EXERCICES À RÉALISER.
(A) Recopiez fidèlement le passage du texte sur le retour de mission allant de « Après des mois » à « s’arrêter pour relire. ».
(B) Prolongez le texte sur le retour de mission au-delà de sa dernière phrase.

TEXTE PROPOSÉ.
Et il y a des compétences bien concrètes, qui ne sont pas seulement techniques : apprendre à s’adapter à un environnement inconnu, inventer avec presque rien, travailler avec des personnes d’âges et de cultures très différents. Autant de situations qui obligent à développer créativité, souplesse et esprit d’équipe. Ces aptitudes deviennent une force durable : elles forgent l’autonomie, l’audace et le sens de l’essentiel.

Enfin, il y a les visages. Ceux que l’on n’oubliera jamais : un sourire d’enfant, une discussion au crépuscule, une main tendue dans la pauvreté. Des visages qui continuent de nous habiter, parfois même dans les moments les plus ordinaires de notre vie en France. Ces rencontres font naître une autre façon de regarder, d’aimer, d’espérer. Elles nous rappellent qu’au-delà des différences, l’essentiel se joue dans le lien.

 

Revenir, c’est finalement découvrir ce qui a pris racine en silence. Ce qui paraissait n’être qu’un projet ou une parenthèse devient une source : une source qui nourrit notre regard, nos choix et nos engagements. La mission nous suit, elle continue à parler à travers nous. Et c’est souvent au retour que l’on commence à mesurer la fécondité de tout ce qui a été vécu.

 

Comment bien vivre ce temps du retour ?

Face à ce mélange d’élan et de décalage qui accompagne les premiers mois après le retour, une question se pose : comment faire pour que tout ce qui a été vécu ne s’éteigne pas, mais devienne source pour la suite  ?

Prendre le temps de relire son expérience

Après des mois où tout allait vite, où chaque journée était chargée de découvertes, on pourrait être tenté d’enchaîner sans pause : retrouver ses études, son travail, ses amis, et tourner la page. Pourtant, l’expérience montre qu’il est précieux et parfois indispensable de s’arrêter pour relire.

Relire, c’est revenir sur ce que l’on a vécu, non pas pour le figer comme une photo souvenir, mais pour en comprendre la portée :

  • Qu’est-ce que j’ai appris sur moi-même ?
  • Quels moments m’ont marqué et pourquoi ?
  • Qu’est-ce que cette mission a déplacé dans ma façon de voir le monde ?

DONNÉES.
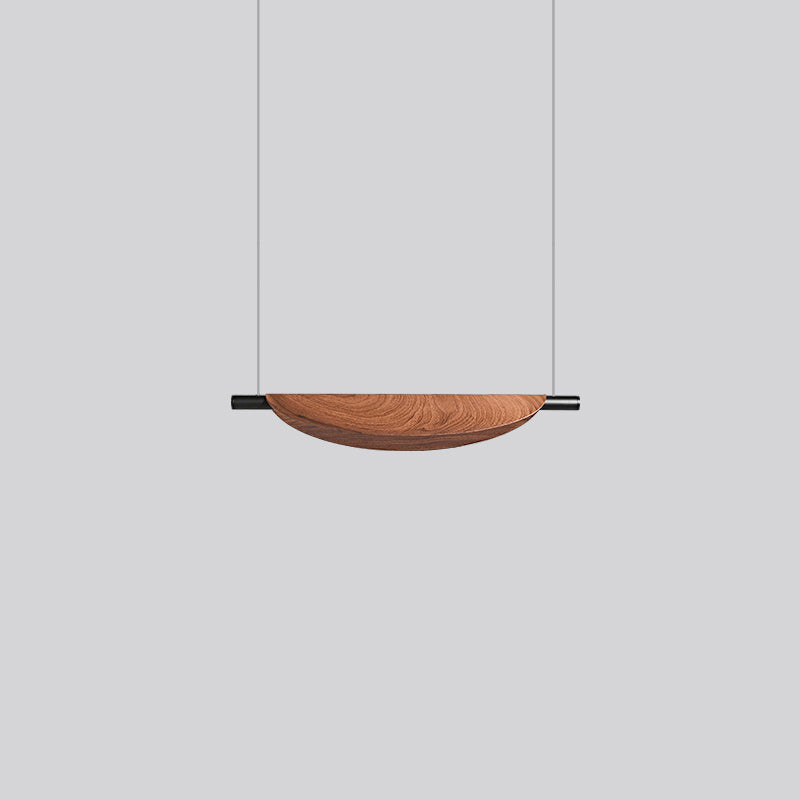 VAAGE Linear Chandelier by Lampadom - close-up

* * *

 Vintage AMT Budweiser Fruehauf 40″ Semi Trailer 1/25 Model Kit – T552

---

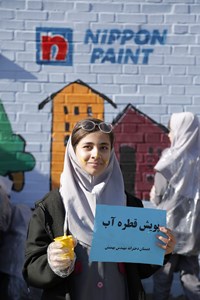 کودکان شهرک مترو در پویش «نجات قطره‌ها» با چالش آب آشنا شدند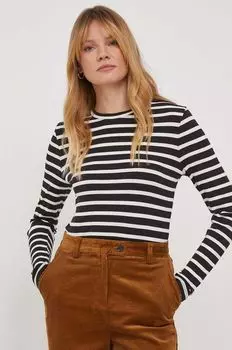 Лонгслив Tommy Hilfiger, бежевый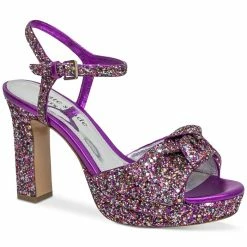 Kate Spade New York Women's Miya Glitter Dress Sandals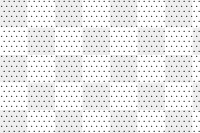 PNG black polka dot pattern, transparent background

RÉPONSES PAR EXERCICE.
(A)
Après des mois où tout allait vite, où chaque journée était chargée de découvertes, on pourrait être tenté d’enchaîner sans pause : retrouver ses études, son travail, ses amis, et tourner la page. Pourtant, l’expérience montre qu’il est précieux et parfois indispensable de s’arrêter pour relire.

(B)
Au Volontariat des Missions Etrangères de Paris, un week-end de relecture est proposé pour accompagner cette étape. C’est un temps à part : loin de l’agitation, on se pose, on échange avec d’autres anciens volontaires, on raconte et on écoute. Dans cet espace bienveillant, chacun prend conscience que ce qu’il a vécu a du sens, même si c’est encore difficile à exprimer. Beaucoup témoignent : « J’avais l’impression d’avoir un sac rempli d’images et d’émotions ; ces deux jours m’ont aidé à poser les choses et à comprendre ce que je veux en faire. »

Transformer la mission en élan pour l’avenir

Puis vient une étape très concrète : comment prolonger la mission dans sa vie d’aujourd’hui.

Cela peut se faire de mille façons :

  • Continuer à s’engager, ici, dans une association ou une paroisse ;
  • Garder le lien avec ceux que l’on a rencontrés sur place et les autres volontaires MEP ;
  • Témoigner de son expérience pour éveiller d’autres jeunes à l’envie de partir ;
  • Parfois même choisir une orientation professionnelle différente, guidée par ce que l’on a découvert.

 

La mission devient alors un levier : non pas un souvenir à raconter, mais une énergie pour agir. Elle donne du sens aux choix de vie et pousse à s’investir autrement.

Accueillir la fécondité de cette expérience

Vivre le retour, ce n’est pas chercher à retrouver exactement la vie d’avant : c’est accepter qu’une autre étape commence.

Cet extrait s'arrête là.